### Provided text

However, what happens when we try to make a Bird fly? When we come to implement Bat, we realise that a lot of the aerial assault code in Bird should also be in Bat too. It doesn’t make sense to factor fly out into Vertebrate otherwise you’d be able to make a generic Vertebrate->fly, which – in general – it shouldn’t be able to do.

The problem is that our two classes are trying both to model the hierarchy of our organisms, and also to avoid code duplication. These two aims are incompatible. We want only one copy of the fly method to avoid code duplication in Bird and Bat, but we also want Vertebrate to contain only the methods applicable to all vertebrates. Similarly, we’d want only one copy of lay and roll to avoid duplication of EggLayer code across Bird and Bee.

One way to work around this clash is to allow a class to have multiple parents. We could create classes called Aircraft and EggLayer and allow Bird to inherit from Vertebrate and Aircraft and EggLayer. This would certainly make sense if we’d already written the Aircraft class for some other previous project. Such multiple inheritance is possible in Perl, but it simply opens a new can of worms.

### Dataset excerpt
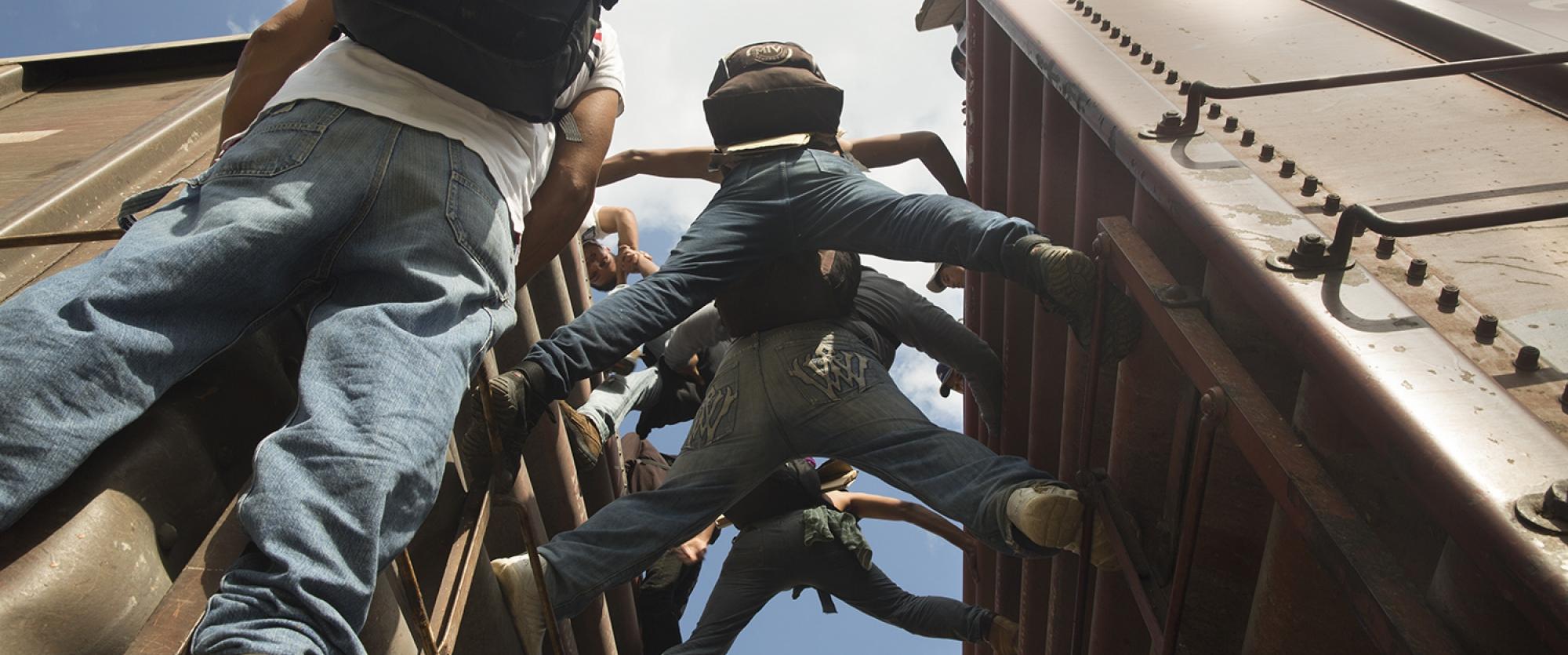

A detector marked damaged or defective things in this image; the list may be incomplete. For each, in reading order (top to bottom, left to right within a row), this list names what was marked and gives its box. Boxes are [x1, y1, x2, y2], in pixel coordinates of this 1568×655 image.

rusty train car [941, 1, 1568, 655]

### Work item
Reproduce the stretch of the class-inheritance text from "However, what happens" through "able to do." word for word. None of the material is needed here.

### Solved exercise
However, what happens when we try to make a Bird fly? When we come to implement Bat, we realise that a lot of the aerial assault code in Bird should also be in Bat too. It doesn’t make sense to factor fly out into Vertebrate otherwise you’d be able to make a generic Vertebrate->fly, which – in general – it shouldn’t be able to do.